### What to produce
A word-for-word reproduction of the data below is needed, with no pictures in it.

### Dataset excerpt

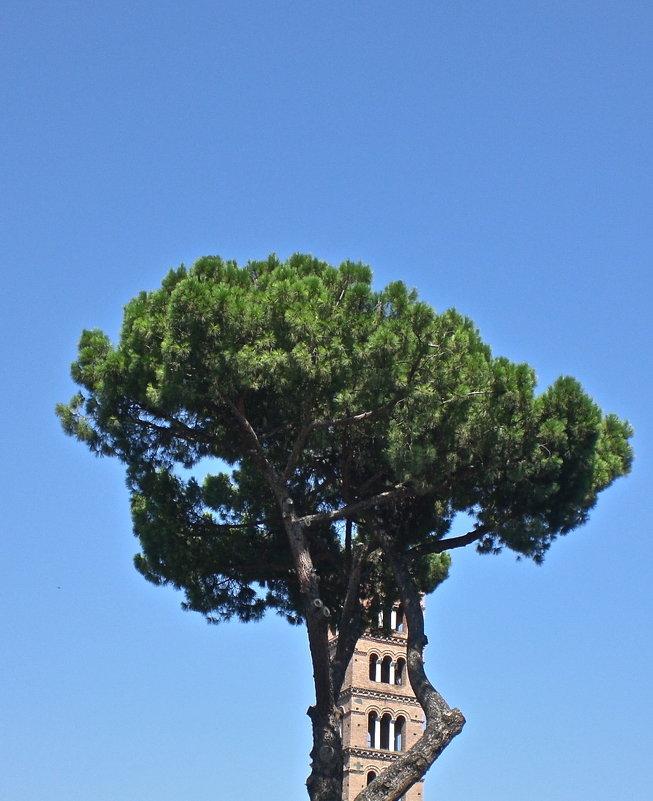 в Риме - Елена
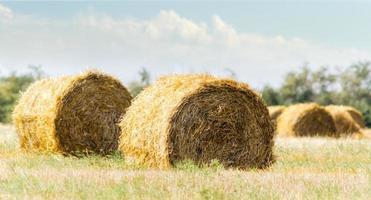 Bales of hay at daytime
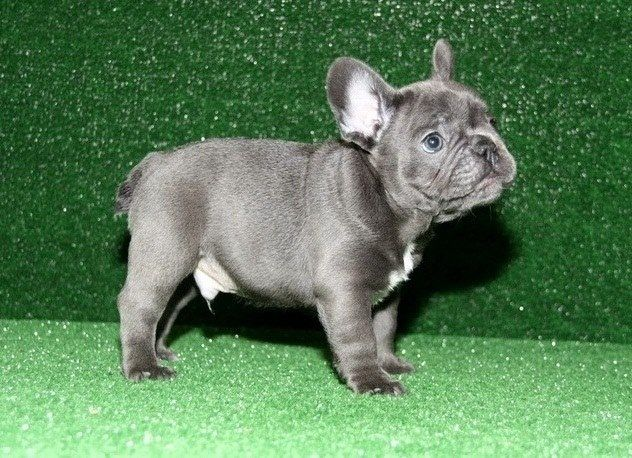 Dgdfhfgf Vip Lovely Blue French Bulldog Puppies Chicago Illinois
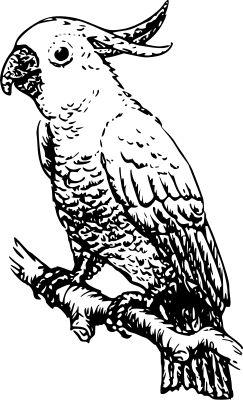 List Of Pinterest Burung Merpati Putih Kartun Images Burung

### Task result
 в Риме - Елена
 Bales of hay at daytime
 Dgdfhfgf Vip Lovely Blue French Bulldog Puppies Chicago Illinois
 List Of Pinterest Burung Merpati Putih Kartun Images Burung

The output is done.